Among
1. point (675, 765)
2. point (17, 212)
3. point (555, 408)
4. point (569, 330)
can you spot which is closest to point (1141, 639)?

**TASK GOAL**
Identify every line in the items above that contains the string "point", with case counting, and copy each of those lines.

**EXPECTED OUTPUT**
1. point (675, 765)
2. point (17, 212)
3. point (555, 408)
4. point (569, 330)
can you spot which is closest to point (1141, 639)?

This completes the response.